The U.S. military entered Iraq with fire power and a mission to kill the enemy and the expectation that this would lead to liberation and democracy. The President’s mission as delivered to commanders had little to do with listening or the respectful treatment of Iraqi institutions built up over generations. Iraqi society was left to wallow in violence that continues to the present. Even as this was unfolding we found many curious persons in Iraq, including students, religious leaders and professionals with great interest in expressions of nonviolence to pre-empt the impending cycle of violence. But we were not prepared to respond fully to these opportunities. We lacked an overall strategy that could encourage or channel this interest into effective Iraqi action. We also lacked enough trained full time workers who knew how to listen to Iraqis and think creatively and outside the box of orthodox nonviolence.

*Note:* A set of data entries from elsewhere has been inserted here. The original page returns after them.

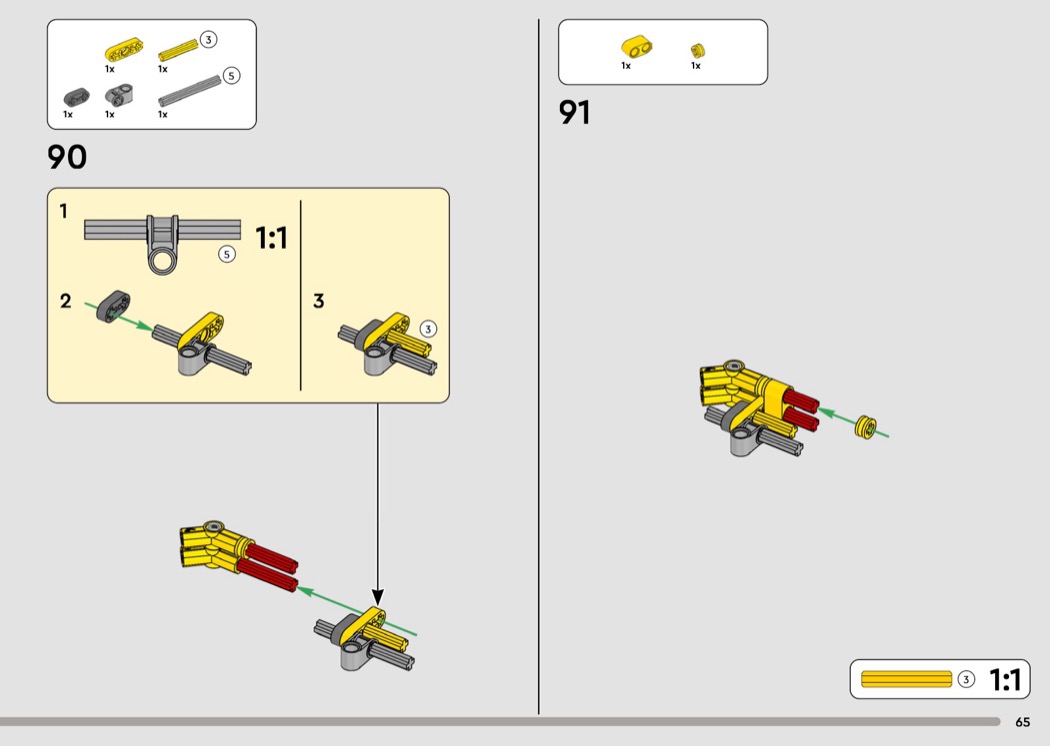 1x 1x 3
1x 1x 1x 5

90

1
5 1:1

2

3
3

1x 1x

91

3 1:1

65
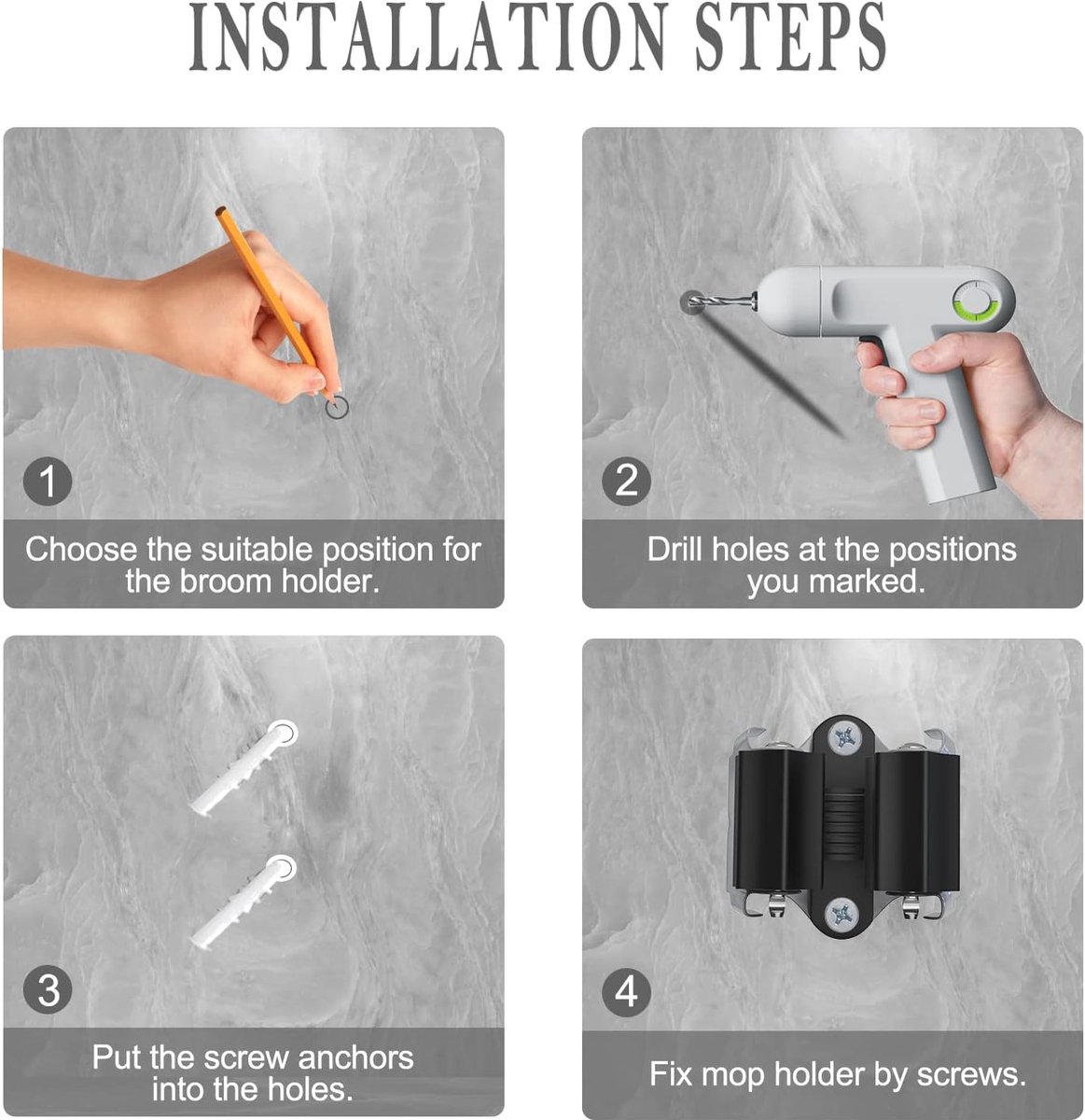 INSTALLATION STEPS

1

Choose the suitable position for the broom holder.

2

Drill holes at the positions you marked.

3

Put the screw anchors into the holes.

4

Fix mop holder by screws.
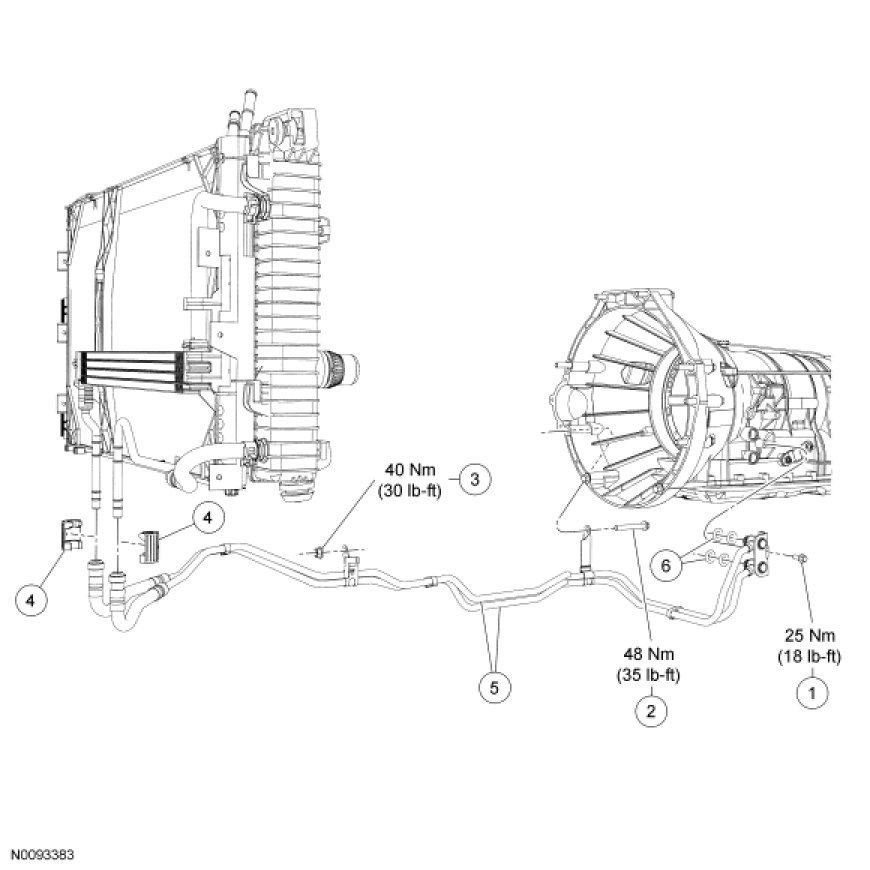 40 Nm
(30 lb-ft)
3

4

4

6

5

48 Nm
(35 lb-ft)
2

25 Nm
(18 lb-ft)
1

N0093383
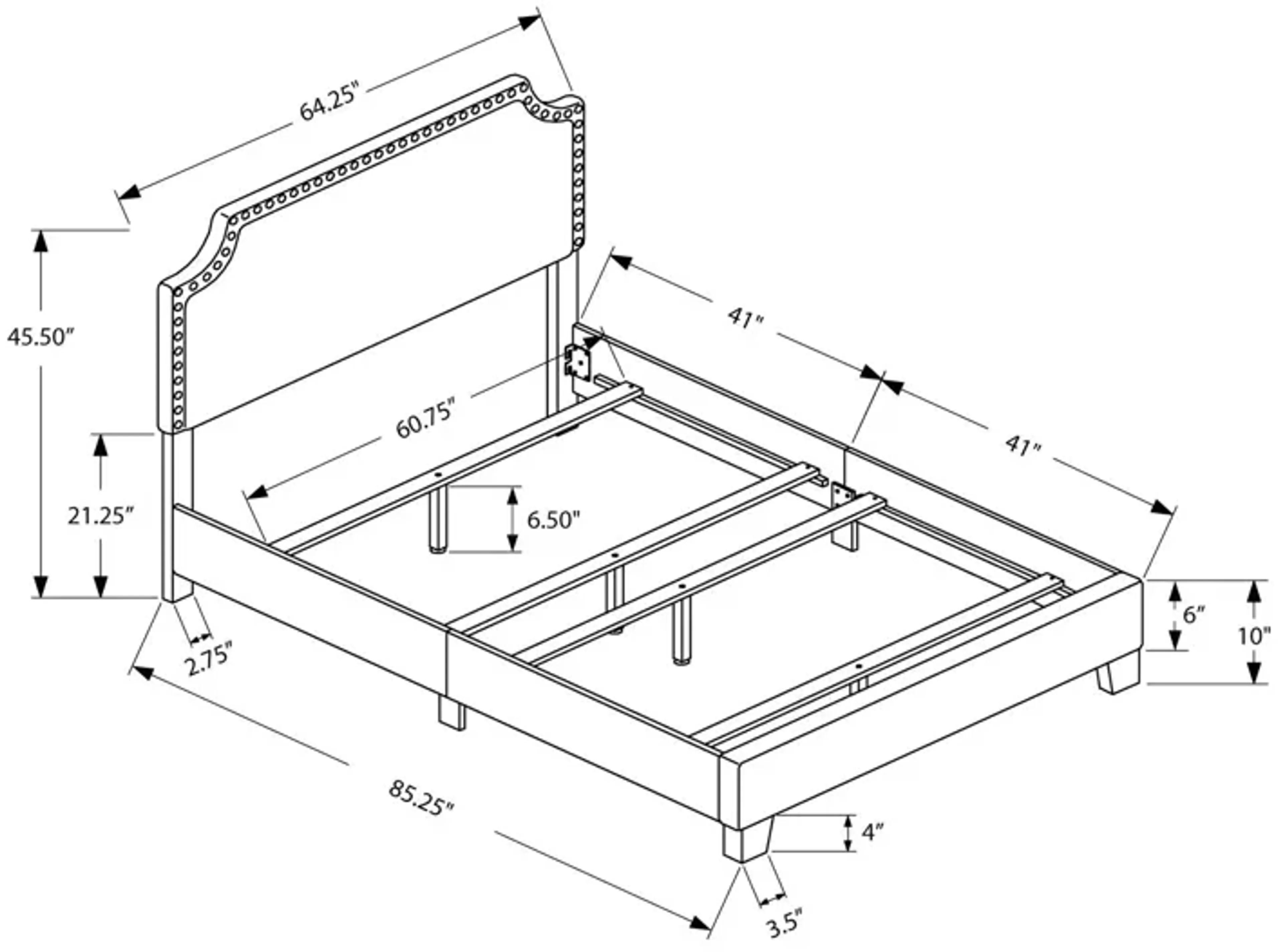 64.25"

45.50"

41"

60.75"

41"

21.25"

6.50"

6"

10"

2.75"

85.25"

4"

3.5"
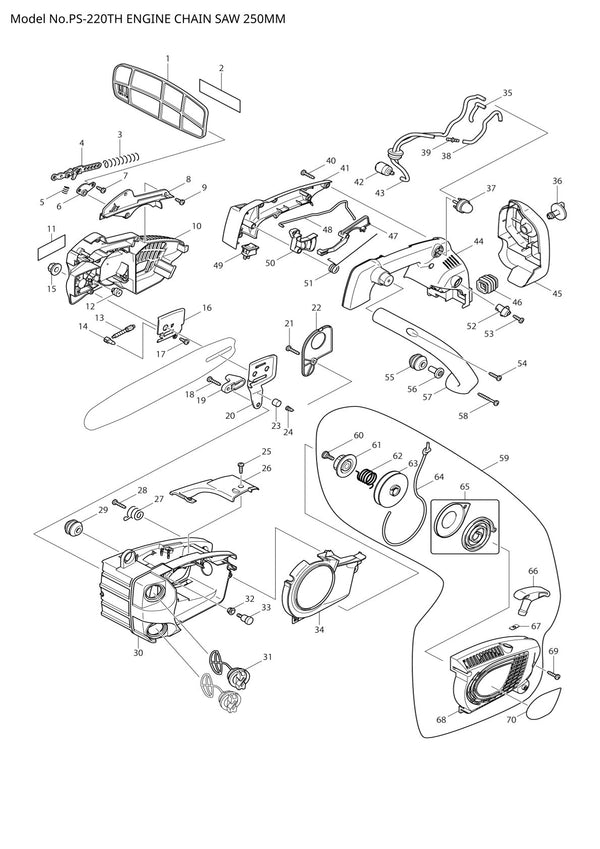 Model No.PS-220TH ENGINE CHAIN SAW 250MM

1
2
3
4
5
6
7
8
9
10
11
12
13
14
15
16
17
18
19
20
21
22
23
24
25
26
27
28
29
30
31
32
33
34
35
36
37
38
39
40
41
42
43
44
45
46
47
48
49
50
51
52
53
54
55
56
57
58
59
60
61
62
63
64
65
66
67
68
69
70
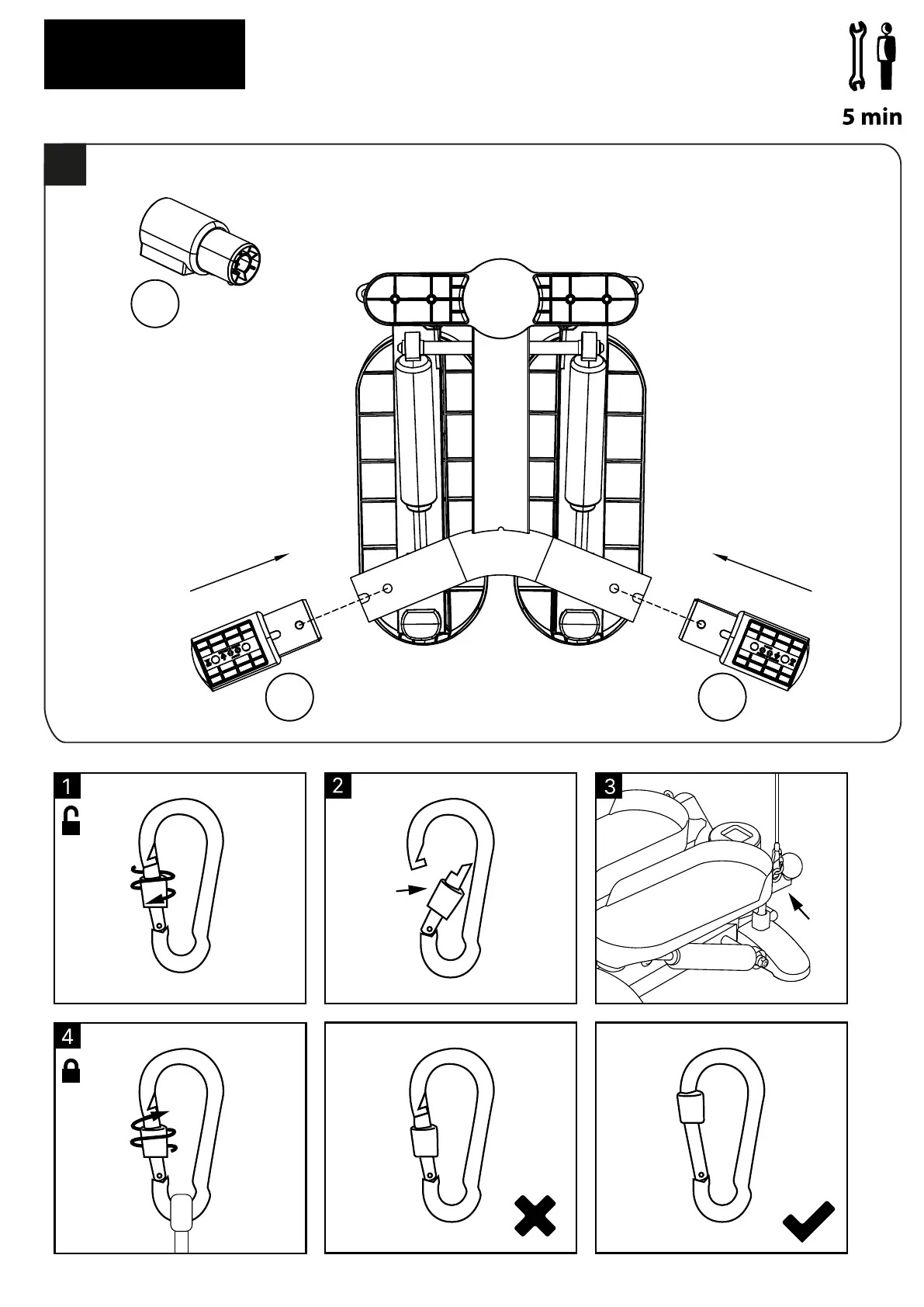 5 min

1

2

3

4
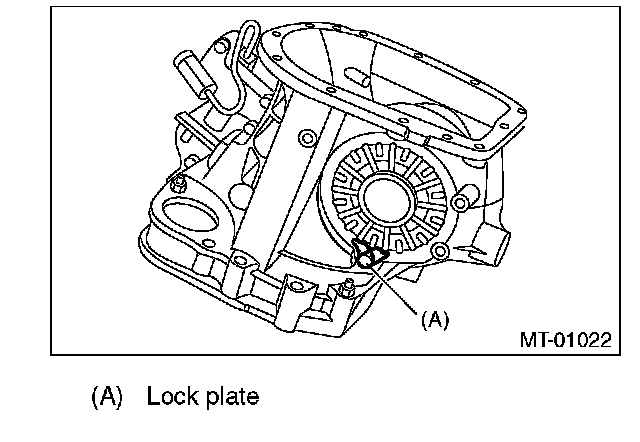 (A)

MT-01022

(A) Lock plate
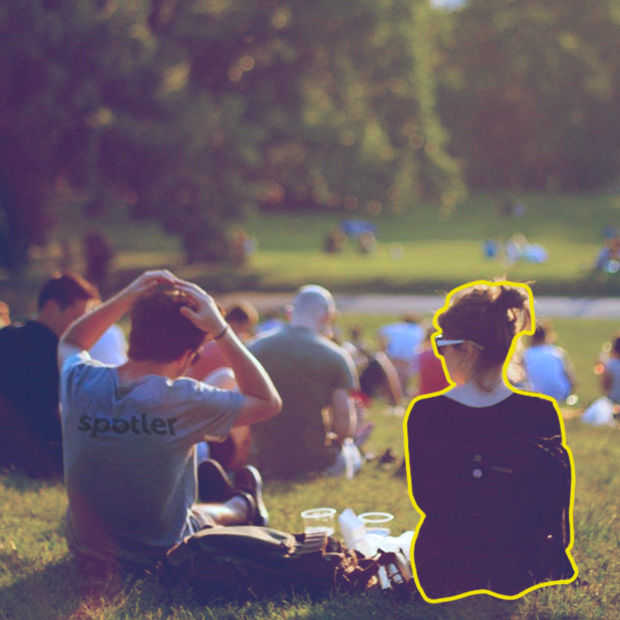 spotler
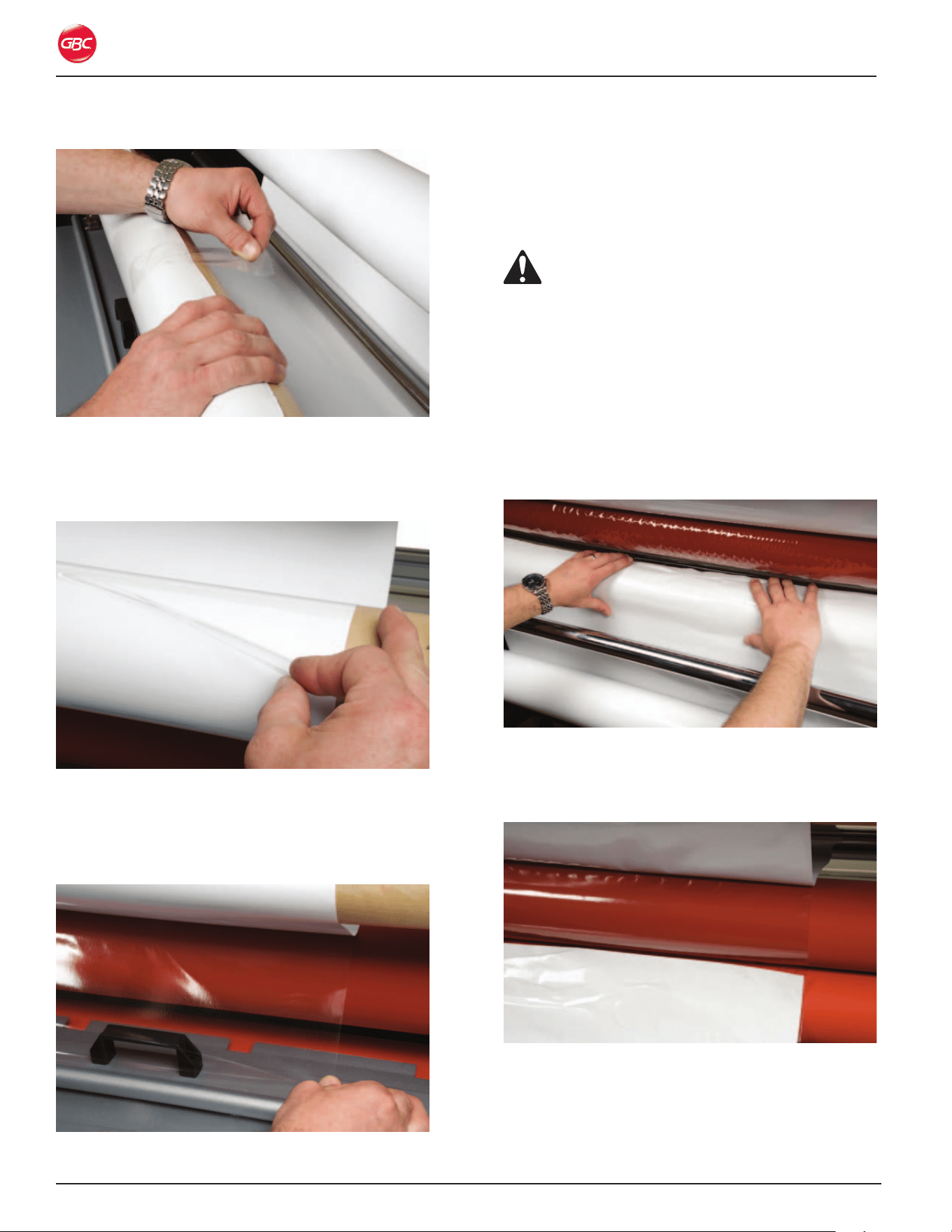 GBC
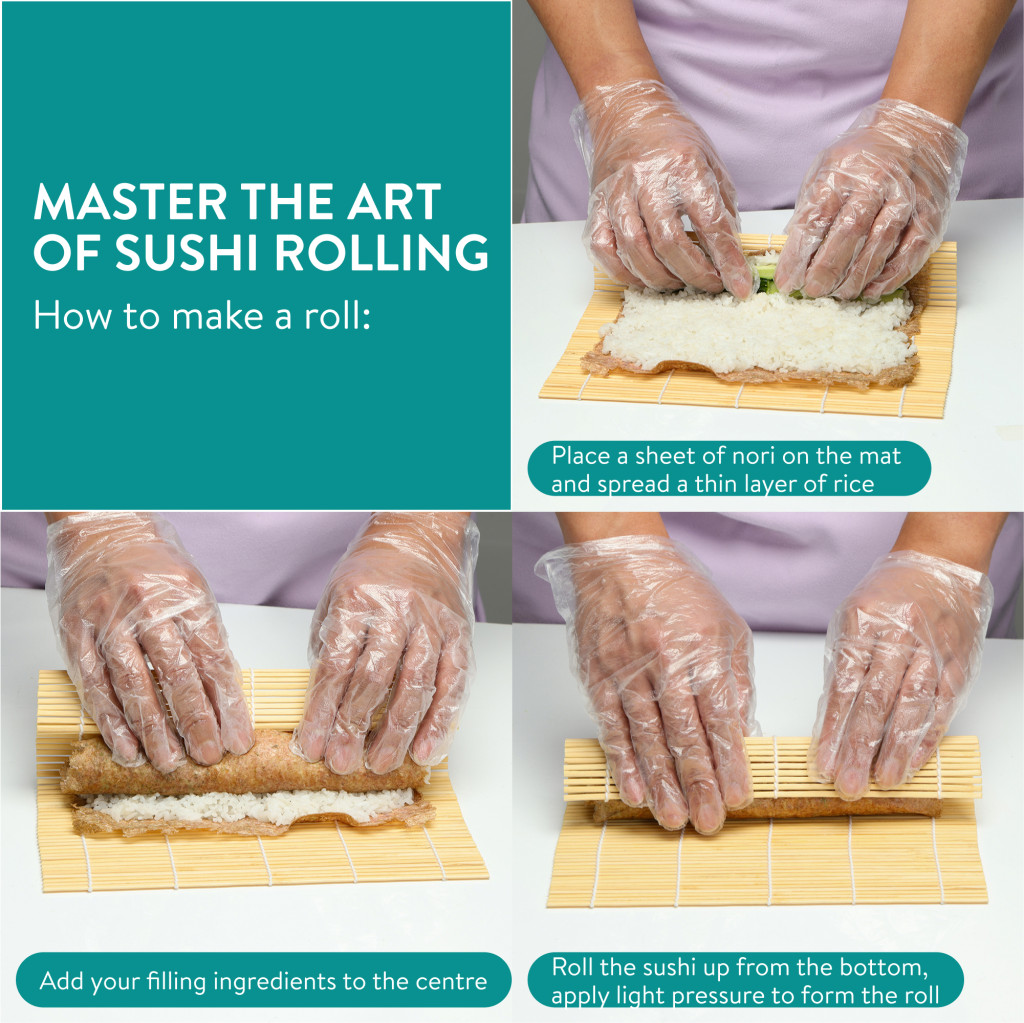 MASTER THE ART OF SUSHI ROLLING
How to make a roll:

Place a sheet of nori on the mat and spread a thin layer of rice

Add your filling ingredients to the centre

Roll the sushi up from the bottom, apply light pressure to form the roll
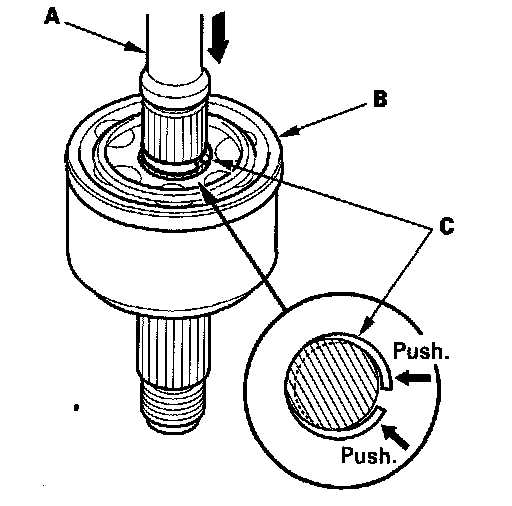 A

B

C

Push.

Push.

I began this reflective piece by trying to provide a snapshot of the American battle plan which until the present has only demonstrated superior firepower and addiction to force. This was a battle plan that called for what armies do best, killing and breaking things. What it lacked was a strategy for the peace that people could understand and discuss. When I left Viet Nam 40 years ago I believed that peace people could learn from the incessant training, reflection and organization of armies. But as I watch the Iraq story unfold I have an overwhelming sense that just like armies peace people including myself are locked into formulas for peace work – campaigns, demonstrations, lobbying and occasional trainings that have difficulty visioning and describing a real world without armies. The catastrophe in Iraq could have created the space for Iraqi people to think new thoughts and create new strategies. In the absence of stronger support and strategies, some found their way to safe places outside Iraq. Others joined the insurgencies. They did not need so much training on how to do demonstrations or listening to their people. They needed people to help create the space to plan, to train and to talk back when only violent tactics of killing the enemy were modeled. Aside from a few training opportunities the peace teams and the US military have a lot to learn.
I believe what is waiting to happen is more and varied experiments in peacemaking to be birthed in places of impending disaster around our world. What I do know is that in the midst of the debacles people are waiting and asking, “Where are the people with a strategy and follow through of the things that make for peace?”